Entre los primeros episodios de incertidumbre ante el futuro económico el BCE señala las implicaciones para estabilidad financiera de la zona euro derivadas de los cambios en las políticas económicas de Estados Unidos que, dicen literalmente los guardianes del euro “son altamente inciertas en este momento. La economía de la zona del euro puede verse afectada directamente por los canales comerciales y por los posibles efectos indirectos derivados de las expectativas más altas de intereses e inflación en los Estados Unidos”.

Estos riesgos derivados de políticas macro, se extienden también a la economía real. “En particular, las preocupaciones sobre la sostenibilidad de la deuda podrían volver a surgir a pesar de las condiciones relativamente benignas del mercado financiero”, asegura el último informe del BCE, quien también señala que “una mayor incertidumbre puede conducir a agendas políticas más centradas en el país y que obstaculizan el crecimiento. Esto, a su vez, podría retrasar las muy necesarias reformas fiscales y estructurales y podría, en el peor de los casos, reavivar las presiones sobre los soberanos más vulnerables”.

Cuatro factores de riesgo

El Informe de Estabilidad Financiera del BCE pone el acento en cuatro riesgos sistémicos para la estabilidad financiera de cara a los próximos dos años. En primer lugar el reajuste global del riesgo, “que conduce al contagio financiero, desencadenado por la mayor incertidumbre política en las economías avanzadas y la fragilidad de los mercados emergentes”.

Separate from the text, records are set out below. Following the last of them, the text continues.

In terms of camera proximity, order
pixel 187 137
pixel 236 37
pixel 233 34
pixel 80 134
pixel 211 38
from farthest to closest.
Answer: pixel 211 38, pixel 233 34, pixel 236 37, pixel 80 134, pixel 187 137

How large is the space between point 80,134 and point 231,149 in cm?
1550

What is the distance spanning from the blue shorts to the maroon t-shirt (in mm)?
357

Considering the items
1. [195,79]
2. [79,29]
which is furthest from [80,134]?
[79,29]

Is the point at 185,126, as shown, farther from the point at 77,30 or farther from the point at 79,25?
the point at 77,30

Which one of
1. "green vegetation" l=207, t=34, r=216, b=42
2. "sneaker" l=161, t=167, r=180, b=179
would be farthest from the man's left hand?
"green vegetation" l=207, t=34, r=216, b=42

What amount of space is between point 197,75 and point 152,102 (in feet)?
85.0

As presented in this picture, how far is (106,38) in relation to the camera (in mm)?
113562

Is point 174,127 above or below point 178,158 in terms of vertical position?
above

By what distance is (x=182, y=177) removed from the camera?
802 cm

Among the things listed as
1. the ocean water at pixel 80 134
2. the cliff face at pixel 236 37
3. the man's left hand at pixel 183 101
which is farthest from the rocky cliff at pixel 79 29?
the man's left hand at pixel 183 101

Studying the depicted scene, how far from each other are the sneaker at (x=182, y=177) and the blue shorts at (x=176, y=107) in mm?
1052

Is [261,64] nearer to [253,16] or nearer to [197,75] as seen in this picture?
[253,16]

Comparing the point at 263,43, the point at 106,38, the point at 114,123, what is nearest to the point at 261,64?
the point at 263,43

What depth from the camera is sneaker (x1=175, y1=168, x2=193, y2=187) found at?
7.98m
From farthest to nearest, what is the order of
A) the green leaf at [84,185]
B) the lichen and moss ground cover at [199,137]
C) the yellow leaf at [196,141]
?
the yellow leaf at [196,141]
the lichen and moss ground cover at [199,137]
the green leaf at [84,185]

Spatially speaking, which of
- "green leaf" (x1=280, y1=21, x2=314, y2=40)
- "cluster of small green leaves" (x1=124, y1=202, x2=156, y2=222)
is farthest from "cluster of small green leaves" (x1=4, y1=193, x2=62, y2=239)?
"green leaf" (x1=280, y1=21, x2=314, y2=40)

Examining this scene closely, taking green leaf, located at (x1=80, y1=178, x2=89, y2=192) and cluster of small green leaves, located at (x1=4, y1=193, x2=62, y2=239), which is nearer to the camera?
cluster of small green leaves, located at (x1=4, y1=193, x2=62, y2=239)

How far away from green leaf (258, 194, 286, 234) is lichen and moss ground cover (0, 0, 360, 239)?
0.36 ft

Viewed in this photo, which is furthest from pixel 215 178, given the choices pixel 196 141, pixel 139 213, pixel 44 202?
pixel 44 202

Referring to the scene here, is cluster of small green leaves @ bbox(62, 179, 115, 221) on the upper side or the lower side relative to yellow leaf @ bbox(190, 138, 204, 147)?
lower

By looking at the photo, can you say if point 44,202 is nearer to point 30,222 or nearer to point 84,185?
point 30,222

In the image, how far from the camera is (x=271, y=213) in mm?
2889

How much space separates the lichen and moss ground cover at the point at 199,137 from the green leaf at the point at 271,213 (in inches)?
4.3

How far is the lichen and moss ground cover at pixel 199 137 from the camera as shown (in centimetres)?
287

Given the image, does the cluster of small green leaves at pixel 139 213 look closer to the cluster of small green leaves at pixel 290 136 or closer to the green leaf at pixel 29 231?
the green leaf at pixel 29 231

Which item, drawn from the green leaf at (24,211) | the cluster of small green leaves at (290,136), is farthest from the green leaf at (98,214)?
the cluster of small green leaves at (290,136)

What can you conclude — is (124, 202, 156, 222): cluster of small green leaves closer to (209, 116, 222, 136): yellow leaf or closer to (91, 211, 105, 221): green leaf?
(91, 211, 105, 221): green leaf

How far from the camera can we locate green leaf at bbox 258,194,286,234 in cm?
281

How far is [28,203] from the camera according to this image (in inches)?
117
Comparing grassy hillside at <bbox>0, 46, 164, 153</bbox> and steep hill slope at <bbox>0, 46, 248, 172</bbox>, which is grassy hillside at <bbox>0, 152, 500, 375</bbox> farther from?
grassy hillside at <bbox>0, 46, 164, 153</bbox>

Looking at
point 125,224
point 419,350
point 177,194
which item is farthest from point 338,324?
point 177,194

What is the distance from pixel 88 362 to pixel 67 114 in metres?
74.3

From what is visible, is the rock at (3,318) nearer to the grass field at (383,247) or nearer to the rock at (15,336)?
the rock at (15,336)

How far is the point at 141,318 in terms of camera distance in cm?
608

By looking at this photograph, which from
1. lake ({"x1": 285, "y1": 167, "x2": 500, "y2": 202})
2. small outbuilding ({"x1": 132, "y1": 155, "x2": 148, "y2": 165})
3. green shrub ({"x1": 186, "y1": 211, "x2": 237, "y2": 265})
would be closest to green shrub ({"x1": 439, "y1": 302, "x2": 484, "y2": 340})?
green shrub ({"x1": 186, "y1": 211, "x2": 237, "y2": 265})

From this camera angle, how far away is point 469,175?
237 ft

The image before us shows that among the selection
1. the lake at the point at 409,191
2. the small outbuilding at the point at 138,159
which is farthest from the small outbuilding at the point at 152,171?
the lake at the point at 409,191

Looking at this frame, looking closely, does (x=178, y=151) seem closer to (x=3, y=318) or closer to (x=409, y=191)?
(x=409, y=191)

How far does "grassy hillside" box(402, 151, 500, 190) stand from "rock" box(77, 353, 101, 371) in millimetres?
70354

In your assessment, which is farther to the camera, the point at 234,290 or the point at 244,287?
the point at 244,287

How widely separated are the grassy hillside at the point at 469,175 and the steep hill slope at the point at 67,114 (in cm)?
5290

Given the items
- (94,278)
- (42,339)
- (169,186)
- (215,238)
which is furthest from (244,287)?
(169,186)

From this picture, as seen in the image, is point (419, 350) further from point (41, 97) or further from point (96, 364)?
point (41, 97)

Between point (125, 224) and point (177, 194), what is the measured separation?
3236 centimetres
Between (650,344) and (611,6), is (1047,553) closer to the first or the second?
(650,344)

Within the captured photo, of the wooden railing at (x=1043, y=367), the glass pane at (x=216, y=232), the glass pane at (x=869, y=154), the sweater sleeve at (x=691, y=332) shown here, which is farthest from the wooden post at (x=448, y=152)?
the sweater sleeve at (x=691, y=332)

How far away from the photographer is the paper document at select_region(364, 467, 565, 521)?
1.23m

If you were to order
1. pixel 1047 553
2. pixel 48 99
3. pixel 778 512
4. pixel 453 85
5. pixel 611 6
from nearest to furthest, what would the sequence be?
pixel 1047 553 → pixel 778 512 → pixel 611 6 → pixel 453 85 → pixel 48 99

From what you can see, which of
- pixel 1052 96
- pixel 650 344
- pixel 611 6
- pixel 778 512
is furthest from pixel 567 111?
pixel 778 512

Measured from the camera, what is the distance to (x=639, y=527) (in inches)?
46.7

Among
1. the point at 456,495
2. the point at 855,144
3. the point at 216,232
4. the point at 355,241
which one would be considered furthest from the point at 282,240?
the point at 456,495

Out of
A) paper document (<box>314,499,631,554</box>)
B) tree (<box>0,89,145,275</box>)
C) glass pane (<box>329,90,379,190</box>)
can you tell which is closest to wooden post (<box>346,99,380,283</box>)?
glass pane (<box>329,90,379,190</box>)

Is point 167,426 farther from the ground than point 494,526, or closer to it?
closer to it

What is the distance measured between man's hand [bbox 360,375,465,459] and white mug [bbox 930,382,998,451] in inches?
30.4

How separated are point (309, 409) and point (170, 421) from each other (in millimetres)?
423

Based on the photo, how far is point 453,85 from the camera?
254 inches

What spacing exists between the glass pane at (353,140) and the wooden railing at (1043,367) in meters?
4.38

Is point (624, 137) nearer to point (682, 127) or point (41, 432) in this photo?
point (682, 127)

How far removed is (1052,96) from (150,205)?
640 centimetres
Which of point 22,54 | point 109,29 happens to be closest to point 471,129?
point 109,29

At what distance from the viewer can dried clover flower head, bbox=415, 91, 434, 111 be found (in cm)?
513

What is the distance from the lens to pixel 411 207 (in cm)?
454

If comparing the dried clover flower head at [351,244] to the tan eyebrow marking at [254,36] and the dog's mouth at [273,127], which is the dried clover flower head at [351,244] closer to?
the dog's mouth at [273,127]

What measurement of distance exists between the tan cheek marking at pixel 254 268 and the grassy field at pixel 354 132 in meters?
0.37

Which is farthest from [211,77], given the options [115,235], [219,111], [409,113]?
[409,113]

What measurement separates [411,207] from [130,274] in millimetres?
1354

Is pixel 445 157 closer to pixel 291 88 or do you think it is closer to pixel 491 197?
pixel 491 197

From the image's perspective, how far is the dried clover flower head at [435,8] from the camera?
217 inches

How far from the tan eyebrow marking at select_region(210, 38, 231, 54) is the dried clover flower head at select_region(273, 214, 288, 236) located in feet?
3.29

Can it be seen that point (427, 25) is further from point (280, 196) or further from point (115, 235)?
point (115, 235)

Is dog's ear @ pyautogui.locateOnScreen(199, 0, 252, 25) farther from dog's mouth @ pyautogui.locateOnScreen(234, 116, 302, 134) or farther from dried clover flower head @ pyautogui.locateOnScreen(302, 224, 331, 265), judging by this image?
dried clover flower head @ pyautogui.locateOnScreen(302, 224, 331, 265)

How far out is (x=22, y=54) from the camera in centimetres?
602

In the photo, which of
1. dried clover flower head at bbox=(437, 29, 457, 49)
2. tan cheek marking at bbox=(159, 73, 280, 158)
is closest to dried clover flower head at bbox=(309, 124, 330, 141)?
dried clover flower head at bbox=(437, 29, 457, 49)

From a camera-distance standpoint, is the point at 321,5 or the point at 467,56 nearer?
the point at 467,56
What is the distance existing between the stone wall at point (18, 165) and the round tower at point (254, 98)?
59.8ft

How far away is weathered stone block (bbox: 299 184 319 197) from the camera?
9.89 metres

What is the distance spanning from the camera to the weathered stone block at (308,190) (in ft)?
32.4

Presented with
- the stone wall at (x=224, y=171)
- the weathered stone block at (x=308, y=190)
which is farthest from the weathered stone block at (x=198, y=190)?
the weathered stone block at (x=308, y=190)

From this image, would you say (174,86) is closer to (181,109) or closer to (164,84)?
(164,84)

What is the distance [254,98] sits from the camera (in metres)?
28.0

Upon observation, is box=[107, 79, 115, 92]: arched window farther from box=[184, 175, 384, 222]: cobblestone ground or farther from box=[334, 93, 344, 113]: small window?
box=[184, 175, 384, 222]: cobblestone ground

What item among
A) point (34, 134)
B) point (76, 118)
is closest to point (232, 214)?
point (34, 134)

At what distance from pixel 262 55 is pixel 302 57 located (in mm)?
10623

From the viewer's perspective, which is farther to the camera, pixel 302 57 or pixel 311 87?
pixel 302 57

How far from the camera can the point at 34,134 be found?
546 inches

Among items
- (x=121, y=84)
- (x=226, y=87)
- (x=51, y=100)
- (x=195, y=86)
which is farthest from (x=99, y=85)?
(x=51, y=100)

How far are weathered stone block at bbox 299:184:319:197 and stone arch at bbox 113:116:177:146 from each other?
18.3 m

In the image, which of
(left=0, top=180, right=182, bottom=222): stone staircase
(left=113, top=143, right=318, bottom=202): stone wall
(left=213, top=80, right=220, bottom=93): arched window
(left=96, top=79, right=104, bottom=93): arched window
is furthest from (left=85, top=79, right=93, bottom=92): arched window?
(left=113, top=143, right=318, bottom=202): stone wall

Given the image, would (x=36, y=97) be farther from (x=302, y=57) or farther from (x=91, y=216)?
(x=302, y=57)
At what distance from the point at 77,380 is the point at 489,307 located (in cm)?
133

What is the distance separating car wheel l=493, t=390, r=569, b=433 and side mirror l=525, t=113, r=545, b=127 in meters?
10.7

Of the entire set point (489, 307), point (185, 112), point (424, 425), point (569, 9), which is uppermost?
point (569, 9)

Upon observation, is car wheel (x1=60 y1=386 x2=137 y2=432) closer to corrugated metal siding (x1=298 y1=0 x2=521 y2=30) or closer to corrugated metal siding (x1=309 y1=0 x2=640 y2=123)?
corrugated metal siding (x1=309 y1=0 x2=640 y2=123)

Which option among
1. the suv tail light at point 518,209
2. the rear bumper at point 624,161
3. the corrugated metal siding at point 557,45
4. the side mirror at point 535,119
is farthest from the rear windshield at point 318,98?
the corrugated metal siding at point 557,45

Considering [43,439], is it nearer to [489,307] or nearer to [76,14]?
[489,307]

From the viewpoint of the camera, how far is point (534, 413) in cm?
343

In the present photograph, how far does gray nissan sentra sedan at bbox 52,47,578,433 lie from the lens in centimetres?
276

También llama la atención sobre el bucle de retroalimentación negativa entre la débil rentabilidad de los bancos y el bajo crecimiento nominal, “en medio de los desafíos para abordar los altos niveles de préstamos en mora en algunos países”, mientras que apunta al resurgimiento de las preocupaciones de sostenibilidad de la deuda soberana y no financiera del sector privado “en un entorno de crecimiento nominal bajo, si la incertidumbre política conduce a estancar las reformas a nivel nacional y europeo”. Finalmente, el BCE ve como un riesgo a tener en cuenta el “estrés prospectivo en el sector de los fondos de inversión ampliando los riesgos de liquidez y los efectos indirectos en el sistema financiero”.